Sequential ordinal models

Is there any plan to include sequential ordinal models like detailed here:
http://citeseerx.ist.psu.edu/viewdoc/summary?doi=10.1.1.54.110
or any other variations of ordinal regression?
I hear there’s an ordered_probit in the pipeline, is there any estimate of when it will be released?

edit: from what I can gather, this does not impose ordering constraints on your thresholds, which I am thinking would be a significant advantage.

From glancing the paper, I believe that the sequential ordinal model can be easily implemented in Stan, so I would encourage you to give it a go if you are interested.

If you prefer a ready-made solution, the brms package which is based on Stan has recently added support for (cumulative) ordinal models and they seem to work great (see the paper Ordinal Regression Models in Psychological Research: A Tutorial for details). The ordering constraints are easy to enforce in Stan using the ordered data type (see Stan manual for more details).

I have no knowledge of whether and when and ordered_probit is planned.

I am already using the cumulative link via ordered_logit, but sequential regression seems to have a more straightforward latent representation (and interpretation) as well as being a member of the exponential family.
I agree that it probably wouldn’t be difficult to code in Stan, but I’m wondering whether it can be efficient enough coded in that manner. To vectorize it, we could consider it as being generated from sequences of binary decisions, but ideally we should handle the almost inevitable sparsity of these binary vectors?
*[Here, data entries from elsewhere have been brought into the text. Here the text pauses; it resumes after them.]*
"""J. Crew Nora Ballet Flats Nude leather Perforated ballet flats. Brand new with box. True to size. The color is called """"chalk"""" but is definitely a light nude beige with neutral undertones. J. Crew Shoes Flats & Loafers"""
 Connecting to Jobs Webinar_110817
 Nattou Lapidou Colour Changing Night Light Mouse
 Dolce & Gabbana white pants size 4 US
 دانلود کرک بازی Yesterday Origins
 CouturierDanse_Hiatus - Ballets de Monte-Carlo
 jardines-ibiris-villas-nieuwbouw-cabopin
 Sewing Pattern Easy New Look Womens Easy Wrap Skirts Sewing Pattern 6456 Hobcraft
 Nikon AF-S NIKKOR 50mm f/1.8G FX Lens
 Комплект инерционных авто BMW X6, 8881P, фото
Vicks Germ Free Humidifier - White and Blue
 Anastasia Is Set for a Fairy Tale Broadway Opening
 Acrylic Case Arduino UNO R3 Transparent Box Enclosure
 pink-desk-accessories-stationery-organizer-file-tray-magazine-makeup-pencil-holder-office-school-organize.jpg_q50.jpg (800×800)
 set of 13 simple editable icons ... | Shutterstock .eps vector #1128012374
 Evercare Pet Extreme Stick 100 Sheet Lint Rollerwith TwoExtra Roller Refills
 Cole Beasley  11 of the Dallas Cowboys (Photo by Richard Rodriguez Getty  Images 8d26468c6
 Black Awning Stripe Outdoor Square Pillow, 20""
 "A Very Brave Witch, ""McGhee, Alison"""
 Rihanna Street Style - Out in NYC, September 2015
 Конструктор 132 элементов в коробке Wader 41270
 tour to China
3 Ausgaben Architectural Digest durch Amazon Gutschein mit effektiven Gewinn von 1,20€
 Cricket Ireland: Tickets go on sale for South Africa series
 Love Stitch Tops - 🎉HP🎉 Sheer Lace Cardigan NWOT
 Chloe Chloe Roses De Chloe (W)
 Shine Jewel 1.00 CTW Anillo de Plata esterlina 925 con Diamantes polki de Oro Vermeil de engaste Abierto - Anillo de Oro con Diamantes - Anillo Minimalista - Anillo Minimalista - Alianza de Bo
I am a bit out of my depth here, but I don’t see why you would model the problem as a sequence of binary decisions (which is might be terrible for Stan) The direct representation (as in equation 2 in the paper) looks like it can be implemented straightforwardly and efficiently. It literally tells you what to add to the target log prob. This reduces to a simple sum e.g. (just a sketch not really tested)

for(n in 1: N) {
   real val = beta[N] * X[N]; //the predictor value
   for(option in 1:(observed_option[n] - 1)) {
      target += log1m(normal_cdf(gamma[option] - val, 0, 1)); //equals to log(1 - normal_cdf(...)) but is more stable
   }
   target += normal_lcdf(gamma[observed_option[n]] - val, 0, 1); //note the lcdf here, not cdf as above
}

This IMHO could be reasonably efficient and you can obviously do a bunch of optimizations (precompute things, vectorize, …)

It might be me who is out of my depth, since I am not quite used to the performance trade-offs in Stan. Is it not costly to loop over N, especially compared to the often much lower K (number of options)?
Of course, your approach does implicitly exploit sparsity of the binary latents as you only loop over the relevant variables, disregarding the later ones.
(or does your final note hint at possible ways this could be vectorized?)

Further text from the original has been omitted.